Закрыв дверь за Лютостанским, Старыгин перевел дыхание.
Он очень уважал Александра Николаевича, ценил его как блестящего специалиста, однако предпочитал работать в одиночестве. Реставрация — дело долгое, неспешное, она требует тишины и сосредоточенности, и присутствие другого человека, пусть даже настоящего профессионала, нежелательно.
Дмитрий Алексеевич снял пиджак, повесил его на спинку стула и надел старый, заляпанный краской халат. Переодевшись, он снова подошел к картине.
Начиналась его любимая часть работы — знакомство.
Хотя он не раз видел эту картину, но сейчас ему предстояло узнать ее по-настоящему, узнать, как узнают близкого человека.
Для начала он перевернул картину изнанкой к себе, чтобы осмотреть холст.
Холст был целый, без дефектов и повреждений. И он, несомненно, был старый — об этом говорил и характерный цвет волокон, и особое плетение, обычное для холстов шестнадцатого века. Если бы Старыгину пришлось оценить подлинность этого холста, он бы в ней почти не сомневался. Почти — потому что всегда возможны какие-то исключения, и для полной уверенности нужны лабораторные исследования.
Что ж, с холстом пока ясно…
Он перевернул картину лицом к себе — буквально лицом, встретившись взглядом с венецианским адмиралом.
Суровый, мрачный итальянец сверлил его взглядом, словно требовал ответа за какие-то прегрешения.
— Ну, уж я ничуть не виноват в том, что с вами случилось, господин адмирал! — пробормотал Старыгин — и тут же смутился: что это с ним? Никогда прежде он не разговаривал сам с собой! Что это — проявление возраста или издержки его профессии с долгими часами одинокой сосредоточенной работы?
Второй вариант его устраивал больше.
Оставив пока этот вопрос без ответа, Дмитрий Алексеевич начал разглядывать портрет миллиметр за миллиметром, мазок за мазком.

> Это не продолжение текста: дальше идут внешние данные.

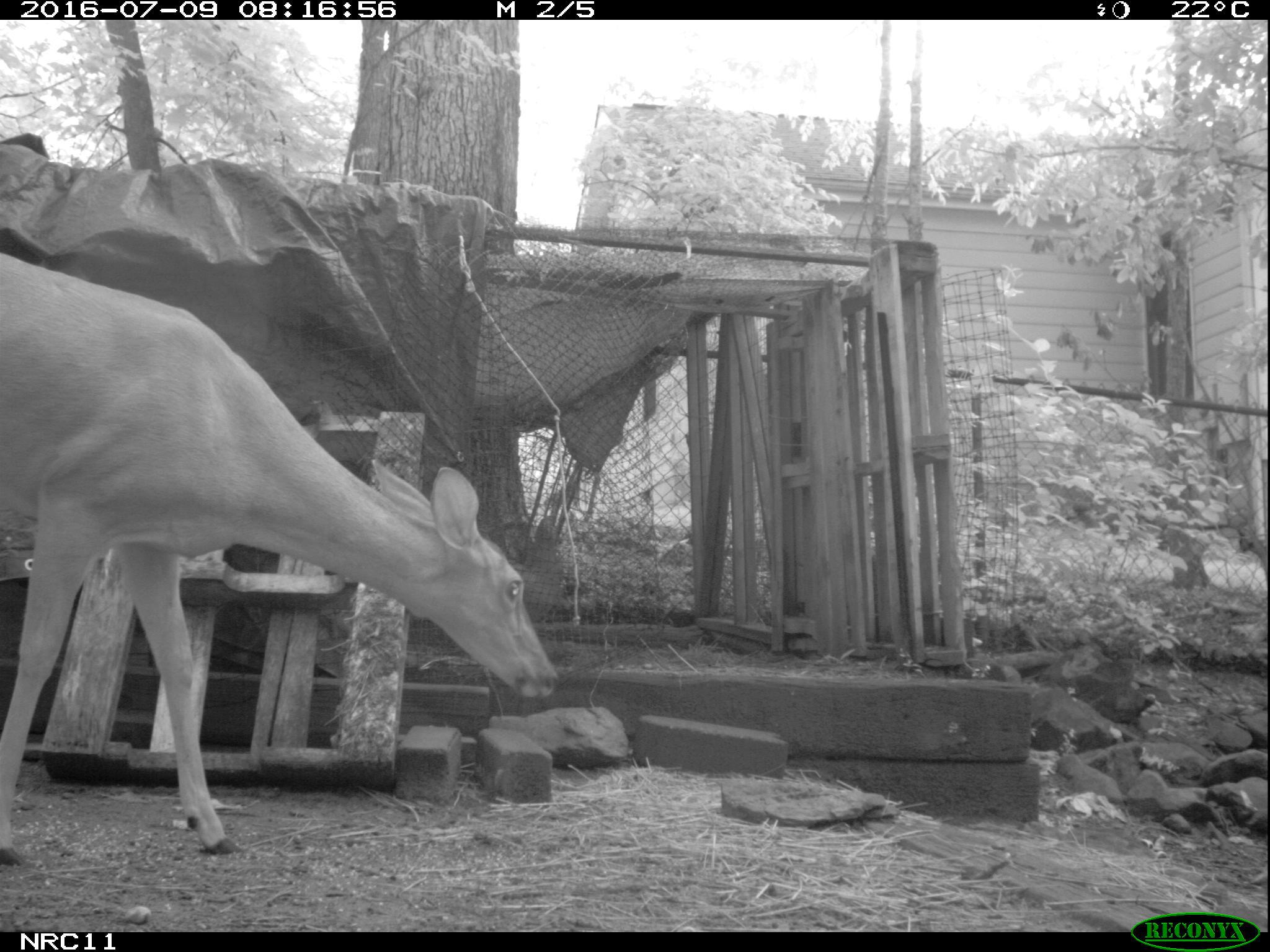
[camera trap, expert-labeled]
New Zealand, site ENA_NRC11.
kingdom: Animalia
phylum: Chordata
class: Mammalia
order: Artiodactyla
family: Cervidae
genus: Odocoileus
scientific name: Odocoileus virginianus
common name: white-tailed deer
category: white tailed deer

Он как бы шаг за шагом повторял путь художника, создавшего этот шедевр, проходил этот путь по его стопам.
Старыгин не спешил перейти к той части картины, с которой ему предстояло работать, к окровавленному жезлу — реставрация не терпит суеты и спешки.
Прежде Дмитрию Алексеевичу не приходилось реставрировать картины Тинторетто, и он не был досконально знаком с его манерой письма, хотя, конечно, читал монографии, посвященные этой теме. Но теперь он впервые своими глазами увидел его технику — твердый, решительный мазок, тщательную проработку контура и редкую, скупую лессировку
[2], смягчающую слишком яркие цвета и придающую работам Тинторетто их строгий, сдержанный колорит.
Наконец он дошел до адмиральского жезла.